The root test is the most powerful of the simple convergence tests, because it hits exactly on the property that \(\sum \| a_n \| r^n\) converges if it’s less than a geometric sum \(\sum x^n\). Other tests ‘undershoot’ this property; for instance the ratio test says that

\[\| \frac{a_n r^n }{a_{n+1} r^{n+1}} \| = \| \frac{a_n}{a_{n+1}} \| \frac{1}{r} < \| \frac{x^n}{x^{n+1}} \| = 1\]This captures the idea that the series does converge if its successive ratios are less than that of a geometric series, but fails if the terms look like \(x + x + x^2 + x^2 + x^3 + x^3 + \ldots\) or something.

## 7. Global Laurent Series

This is my own idea for making divergence of Laurent series more intuitive.

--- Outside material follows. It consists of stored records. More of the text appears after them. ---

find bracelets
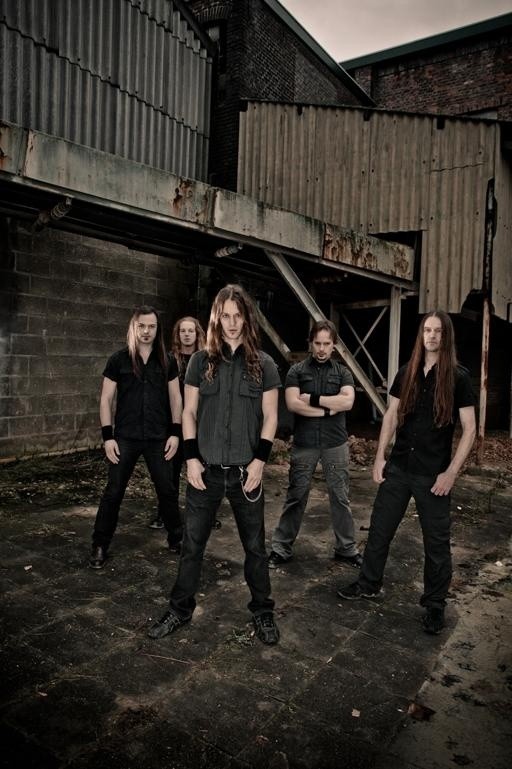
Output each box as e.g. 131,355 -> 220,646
100,426 -> 115,443
323,406 -> 331,418
253,439 -> 273,463
183,438 -> 198,462
168,422 -> 182,438
309,393 -> 322,408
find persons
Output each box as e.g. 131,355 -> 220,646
266,320 -> 365,570
148,313 -> 221,530
335,307 -> 480,638
147,282 -> 284,645
88,304 -> 186,569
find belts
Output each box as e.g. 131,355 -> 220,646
205,464 -> 247,469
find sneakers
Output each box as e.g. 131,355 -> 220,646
422,606 -> 446,635
252,611 -> 280,644
147,507 -> 223,529
336,580 -> 380,601
147,610 -> 193,640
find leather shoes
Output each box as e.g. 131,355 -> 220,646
267,550 -> 291,569
168,537 -> 183,555
334,550 -> 364,568
89,543 -> 108,569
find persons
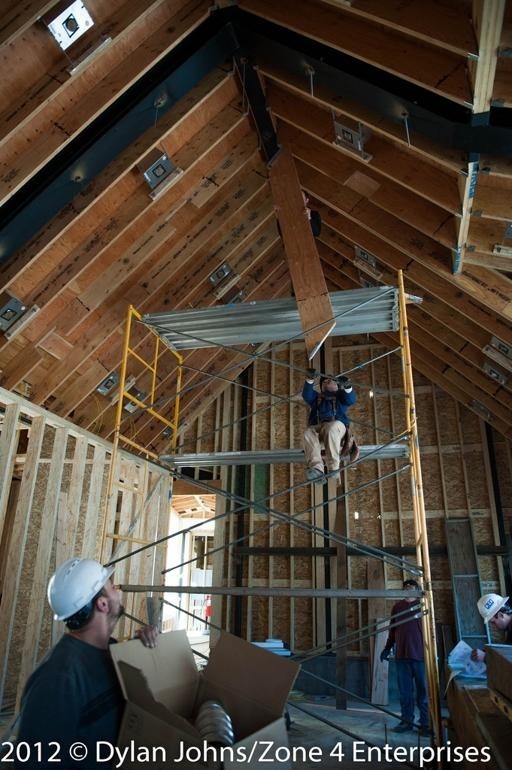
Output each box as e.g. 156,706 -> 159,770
301,367 -> 358,485
470,593 -> 511,662
1,557 -> 158,769
380,578 -> 430,737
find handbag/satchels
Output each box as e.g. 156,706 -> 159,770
339,427 -> 359,462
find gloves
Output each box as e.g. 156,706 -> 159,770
338,376 -> 351,389
306,368 -> 316,379
381,639 -> 395,663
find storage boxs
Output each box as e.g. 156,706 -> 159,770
108,623 -> 298,770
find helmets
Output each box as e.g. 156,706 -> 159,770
47,558 -> 117,621
477,593 -> 510,624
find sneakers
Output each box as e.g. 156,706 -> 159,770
391,721 -> 412,733
306,469 -> 327,486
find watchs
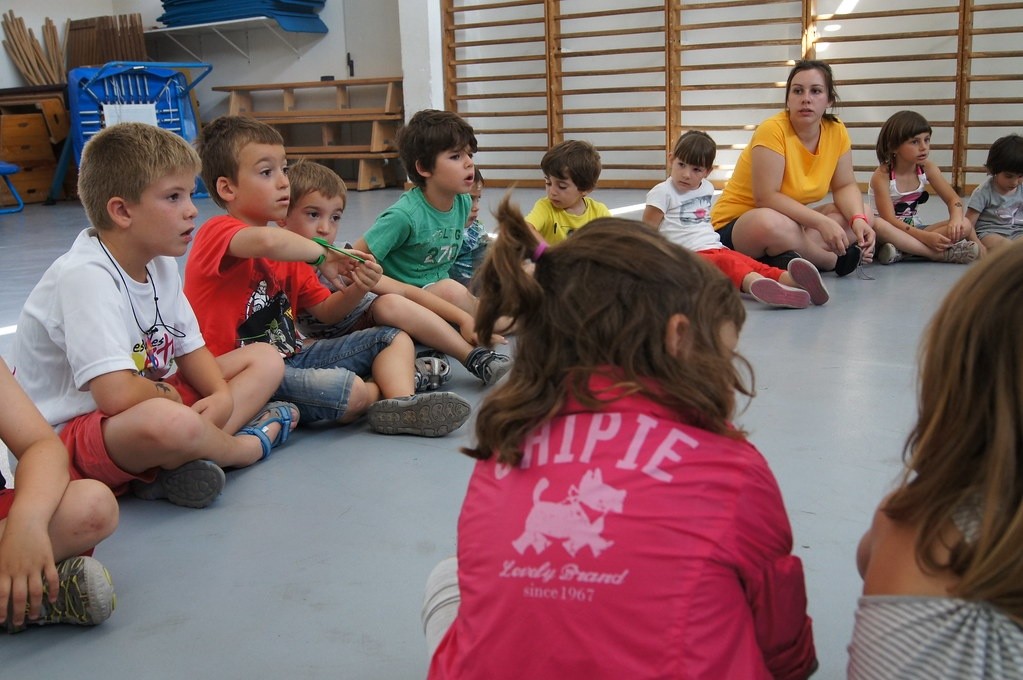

Laurent series coefficients are derivatives of the function evaluated at a particularly point, like \(f^{(n)}(z=0)\), such that a whole Laurent series is

\[f(z) = \ldots + f^{(-2)}(0) \frac{2! }{z^2} - f^{(-1)}(0) \frac{1!}{z} + f(0) + f^{(1)} z + f^{(2)}(0) \frac{z^2}{2!} + \ldots\]Suppose that for some reason the Cauchy forms of computing derivatives and ‘inverse’ derivatives are ‘right’ way to compute these values:

\[\begin{aligned} f(0) &= \frac{1}{2\pi i} \oint_{C} \frac{f(z) dz}{z} \\ \frac{f^{(n)}(0)}{n!} &= \frac{1}{2\pi i} \oint_{C} \frac{f(z) dz}{z^{n+1}} \\ (-1)^n n! f^{(-n)}(0) &= \frac{1}{2\pi i}\oint_{C} z^{n-1} f(z) dz \\ \end{aligned}\]Where \(C\) is a curve enclosing around \(z=0\). Then some handwaving leads to an alternate characterization of divergent series. For most calculations \(\p_z f(0)\) is independent of the choice of \(C\), but for a function with a pole away from the origin, they are not. Consider \(f(z) = \frac{1}{1-z}\), and let \(C\) be the positively oriented circle of fixed radius \(R\). Then:

\[\begin{aligned} f_R(0) &= \frac{1}{2\pi i}\oint_{C} \frac{1}{(z)(1-z)} dz \\ &= \frac{1}{2\pi i}\oint_{C} \frac{1}{z} + \frac{1}{1-z} dz \\ &=\text{Res}_C (z=0, \frac{1}{z} - \frac{1}{z-1}) + \text{Res}_C (z=1, \frac{1}{z} - \frac{1}{z-1}) \\ &= 1 + H(1-R) \\ &= 1 - H(R-1) \end{aligned}\]Where \(H\) is a step function \(H(x) = 1_{x > 0}\) (remember that \(H(1-R) = - H(R-1)\)). The derivative and integral terms show the same effect, after computing some partial fractions:

\[\begin{aligned} f_R'(0) &= \frac{1}{2\pi i}\oint_{C} \frac{1}{(z^2)(1-z)} dz \\ &= \frac{1}{2\pi i}\oint_{C} \frac{1}{z} + \frac{1}{z^2} + \frac{1}{1-z} dz \\ &= 1 + H(1 - R) \\ f^{(-1)}_R(0) &= \frac{1}{2\pi i}\oint_{C}\frac{1}{1-z} dz \\ &=H(1-R) \end{aligned}\]In total we get:

\[a_{n, R} = \begin{cases} 1 + H(1-R) & n \geq 0 \\ H(1-R) & n < 0 \end{cases}\]Which gives the ‘real’ Laurent series as:

\[\frac{1}{1-z} = (\ldots + z^{-2} + z^{-1}) H(1 - \|z\|) + (1 + z + z^2 + \ldots) (1 + H(1 - \|z\|))\]The usual entirely-local calculations of \(f'(z)\), etc miss the ‘global’ property: that the derivative calculations fail to be valid beyond \(R=1\), and a whole different set of terms become non-zero, which correspond to expansion around \(z=\infty\).

Which if you ask me is very elegant, and very clearly shows why the radius of convergence of the conventional expansion around \(z=0\) is the distance to the closest pole.

In summary: don’t use complex numbers. Please use \(\bb{R}^2\) if you can.